# Sneaky Snooze!!!



## LisaVonH (Mar 17, 2012)

i have had an incredibly busy week. i have 4 kids, 2 dogs, i work as a one to one with SEN teens and i am a singer/songwriter/performer!!! anyways, Friday afternoon couldnt come too soon this week, and after i'd finally finished everything i had to do, i lay down on the sofa and shut my eyes, too tired to do anything else....... look what happened.....  i love my baby!!!!


----------



## MillieDog (Jun 1, 2011)

Ah Lisa that so just too cute.


----------



## LisaVonH (Mar 17, 2012)

shes just so lovely  my (just) 7 year old took this pic - she's very clever too  x


----------



## MillieDog (Jun 1, 2011)

Oh good girl for grabbing the camera. You'll love this photo for ever more  
And yes, Twinkle is a lovely puppy too, so cuddly


----------



## LisaVonH (Mar 17, 2012)

she's amazing! i just cant stop feeling lucky  x


----------



## Ali79 (Mar 30, 2011)

[Source records]
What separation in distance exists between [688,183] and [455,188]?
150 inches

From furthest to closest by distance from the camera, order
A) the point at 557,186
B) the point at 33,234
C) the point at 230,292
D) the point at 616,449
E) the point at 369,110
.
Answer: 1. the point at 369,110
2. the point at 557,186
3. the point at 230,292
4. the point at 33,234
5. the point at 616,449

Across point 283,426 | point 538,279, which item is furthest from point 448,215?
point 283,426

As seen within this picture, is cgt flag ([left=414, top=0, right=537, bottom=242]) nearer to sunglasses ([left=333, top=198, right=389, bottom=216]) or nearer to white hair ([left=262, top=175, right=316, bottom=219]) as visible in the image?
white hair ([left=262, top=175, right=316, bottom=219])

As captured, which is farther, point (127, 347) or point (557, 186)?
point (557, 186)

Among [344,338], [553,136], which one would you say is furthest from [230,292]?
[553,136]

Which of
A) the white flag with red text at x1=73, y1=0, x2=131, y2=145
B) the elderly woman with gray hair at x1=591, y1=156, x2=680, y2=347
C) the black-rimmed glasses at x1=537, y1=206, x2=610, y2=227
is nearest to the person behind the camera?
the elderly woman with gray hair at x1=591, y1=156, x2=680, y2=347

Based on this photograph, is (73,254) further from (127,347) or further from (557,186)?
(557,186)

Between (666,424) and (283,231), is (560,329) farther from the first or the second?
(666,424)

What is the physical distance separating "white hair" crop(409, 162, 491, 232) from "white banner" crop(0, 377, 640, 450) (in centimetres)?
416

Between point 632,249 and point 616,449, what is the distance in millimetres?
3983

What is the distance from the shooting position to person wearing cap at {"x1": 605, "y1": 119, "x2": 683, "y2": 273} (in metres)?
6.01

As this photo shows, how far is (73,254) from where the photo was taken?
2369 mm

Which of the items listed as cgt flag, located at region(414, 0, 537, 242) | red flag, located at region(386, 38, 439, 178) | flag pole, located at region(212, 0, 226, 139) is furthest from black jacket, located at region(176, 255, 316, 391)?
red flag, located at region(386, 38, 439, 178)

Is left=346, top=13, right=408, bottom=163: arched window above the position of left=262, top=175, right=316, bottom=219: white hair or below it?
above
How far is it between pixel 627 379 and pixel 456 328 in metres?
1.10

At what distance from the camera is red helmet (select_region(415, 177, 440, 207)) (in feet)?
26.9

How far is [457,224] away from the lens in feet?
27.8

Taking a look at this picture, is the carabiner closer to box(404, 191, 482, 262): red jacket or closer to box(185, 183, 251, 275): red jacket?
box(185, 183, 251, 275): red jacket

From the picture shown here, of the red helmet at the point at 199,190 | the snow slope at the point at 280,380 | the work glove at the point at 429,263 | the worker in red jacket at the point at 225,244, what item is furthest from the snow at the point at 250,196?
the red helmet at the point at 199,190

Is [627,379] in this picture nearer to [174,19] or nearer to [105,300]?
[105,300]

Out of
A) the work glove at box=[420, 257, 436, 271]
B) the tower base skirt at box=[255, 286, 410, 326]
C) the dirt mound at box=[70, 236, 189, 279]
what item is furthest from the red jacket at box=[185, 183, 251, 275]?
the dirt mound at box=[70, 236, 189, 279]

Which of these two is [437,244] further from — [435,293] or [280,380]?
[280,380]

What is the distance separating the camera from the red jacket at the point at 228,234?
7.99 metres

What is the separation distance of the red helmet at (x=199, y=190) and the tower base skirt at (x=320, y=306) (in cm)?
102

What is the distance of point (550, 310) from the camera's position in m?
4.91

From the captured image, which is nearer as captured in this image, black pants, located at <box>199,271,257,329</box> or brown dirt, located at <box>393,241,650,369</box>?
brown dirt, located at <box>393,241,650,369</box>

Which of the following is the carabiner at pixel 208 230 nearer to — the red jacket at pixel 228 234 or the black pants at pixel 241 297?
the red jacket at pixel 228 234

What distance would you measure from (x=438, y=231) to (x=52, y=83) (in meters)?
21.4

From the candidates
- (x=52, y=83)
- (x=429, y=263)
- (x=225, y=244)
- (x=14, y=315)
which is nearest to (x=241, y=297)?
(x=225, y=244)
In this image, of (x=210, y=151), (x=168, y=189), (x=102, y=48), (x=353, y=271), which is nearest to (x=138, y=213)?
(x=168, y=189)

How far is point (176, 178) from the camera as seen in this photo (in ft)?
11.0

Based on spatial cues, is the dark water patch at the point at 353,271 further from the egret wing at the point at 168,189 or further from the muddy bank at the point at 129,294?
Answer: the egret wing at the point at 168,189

=== What this task involves ===
Reproduce the entire "Sneaky Snooze!!!" forum thread word for word, with nothing left out or changed.

=== Exercise solution ===
# Sneaky Snooze!!!



## LisaVonH (Mar 17, 2012)

i have had an incredibly busy week. i have 4 kids, 2 dogs, i work as a one to one with SEN teens and i am a singer/songwriter/performer!!! anyways, Friday afternoon couldnt come too soon this week, and after i'd finally finished everything i had to do, i lay down on the sofa and shut my eyes, too tired to do anything else....... look what happened.....  i love my baby!!!!


----------



## MillieDog (Jun 1, 2011)

Ah Lisa that so just too cute.


----------



## LisaVonH (Mar 17, 2012)

shes just so lovely  my (just) 7 year old took this pic - she's very clever too  x


----------



## MillieDog (Jun 1, 2011)

Oh good girl for grabbing the camera. You'll love this photo for ever more  
And yes, Twinkle is a lovely puppy too, so cuddly


----------



## LisaVonH (Mar 17, 2012)

she's amazing! i just cant stop feeling lucky  x


----------



## Ali79 (Mar 30, 2011)